| Dataset excerpts |
□ □ □ □ □

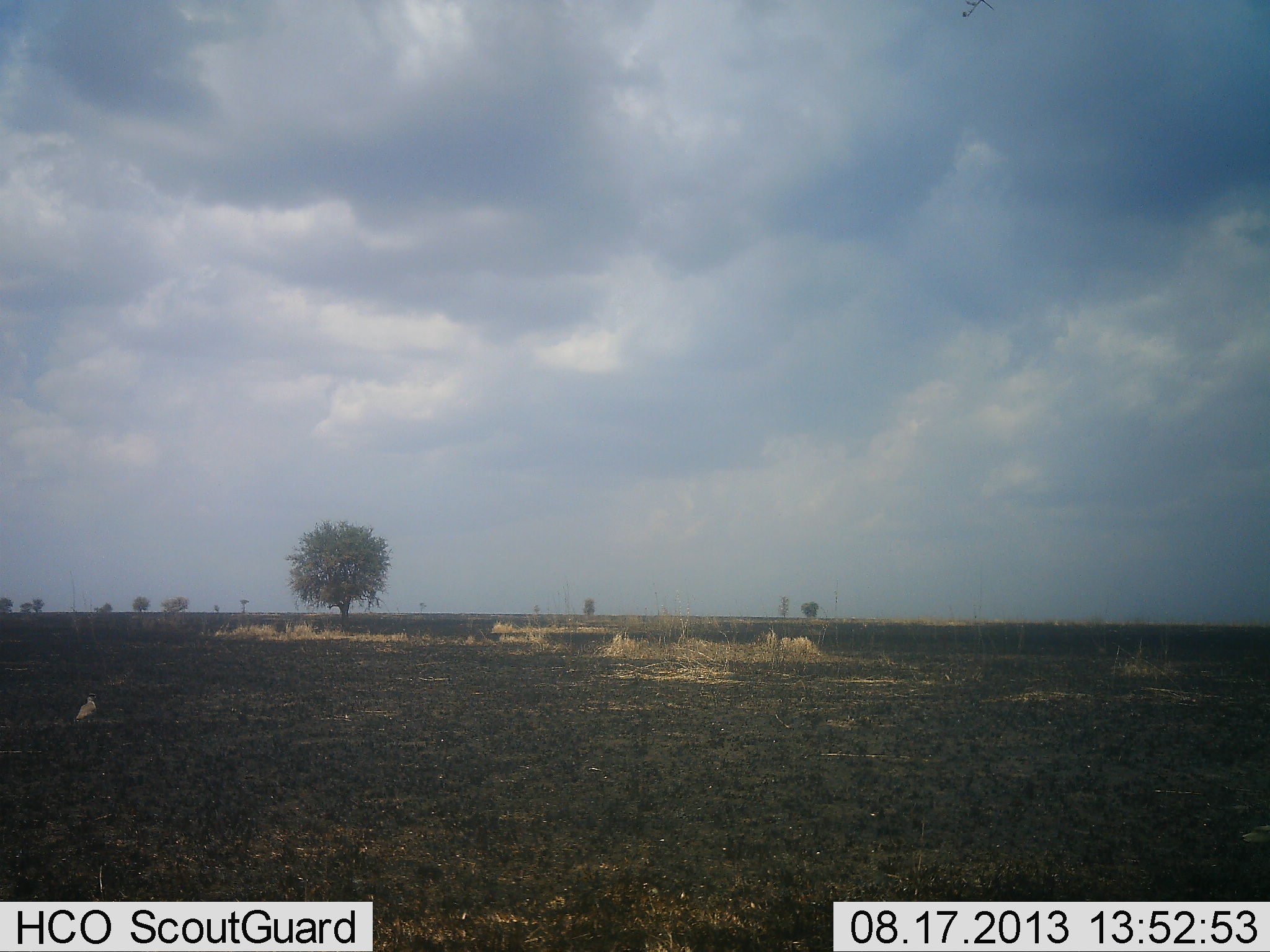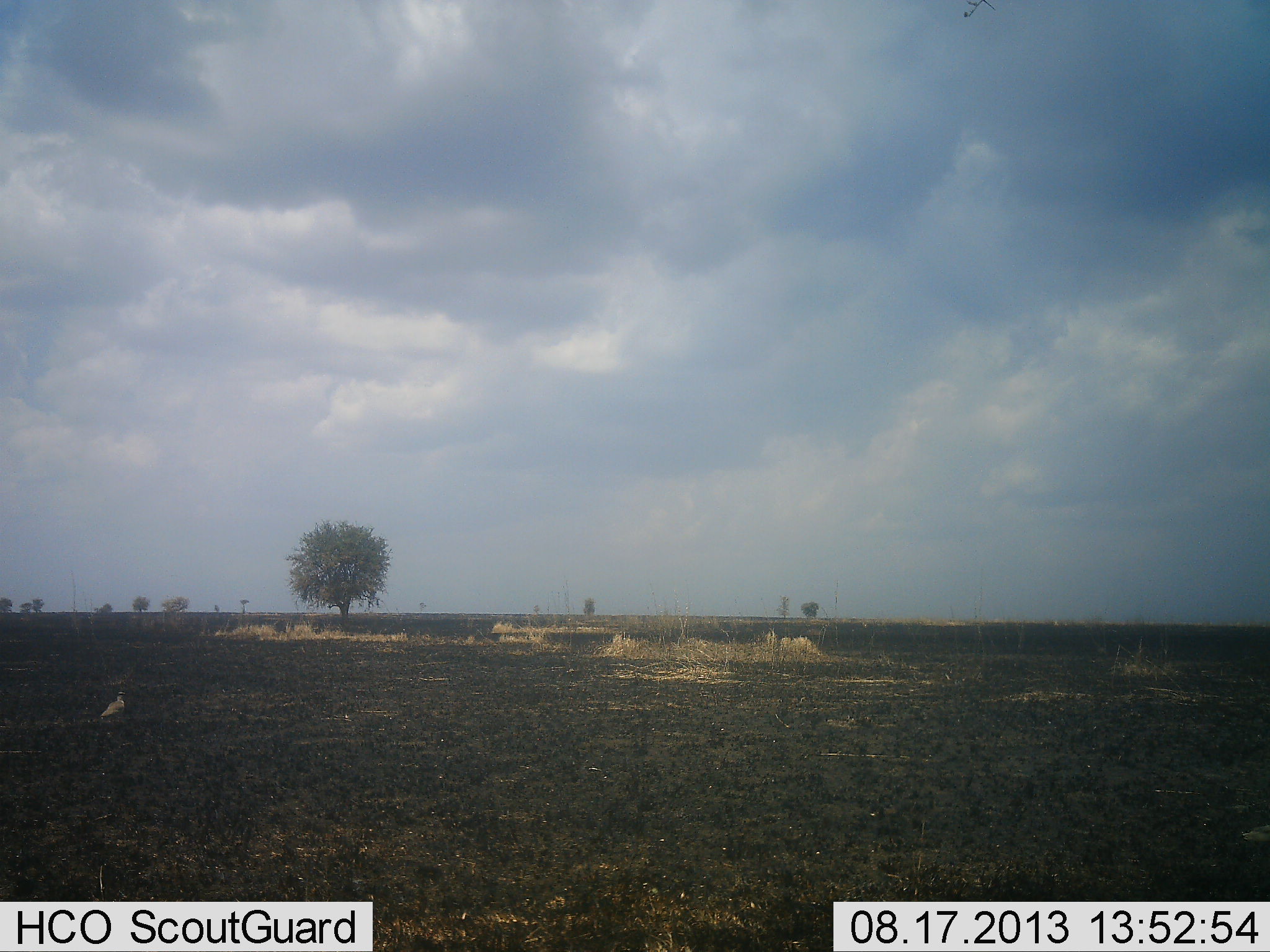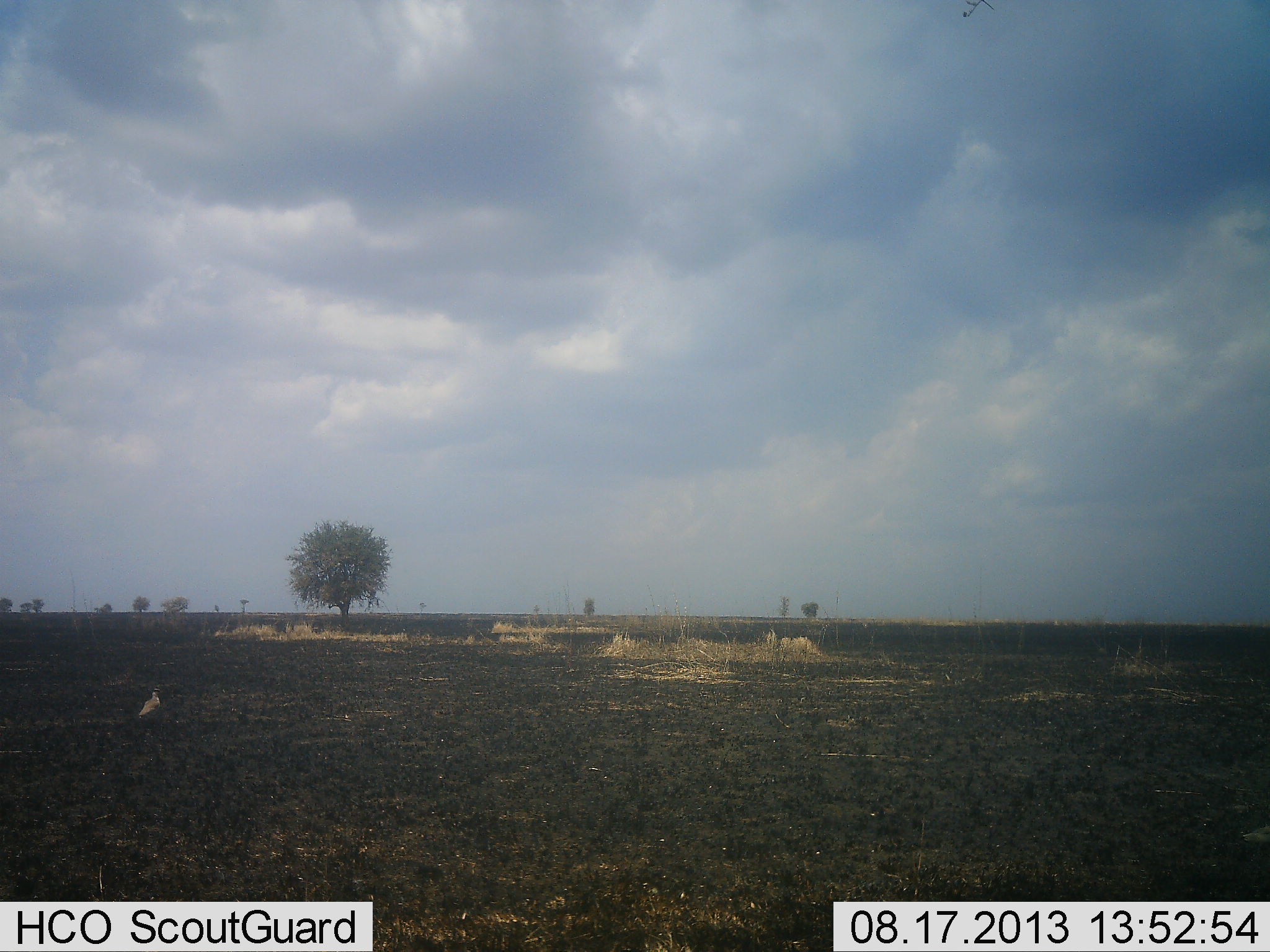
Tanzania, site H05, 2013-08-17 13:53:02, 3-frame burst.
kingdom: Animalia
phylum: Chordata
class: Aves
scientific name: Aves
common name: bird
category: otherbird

□ □ □ □ □

| Task goal |
Transcribe every line of the data exactly. No pictures go in the copy.

| Task output |
Tanzania, site H05, 2013-08-17 13:53:02, 3-frame burst.
kingdom: Animalia
phylum: Chordata
class: Aves
scientific name: Aves
common name: bird
category: otherbird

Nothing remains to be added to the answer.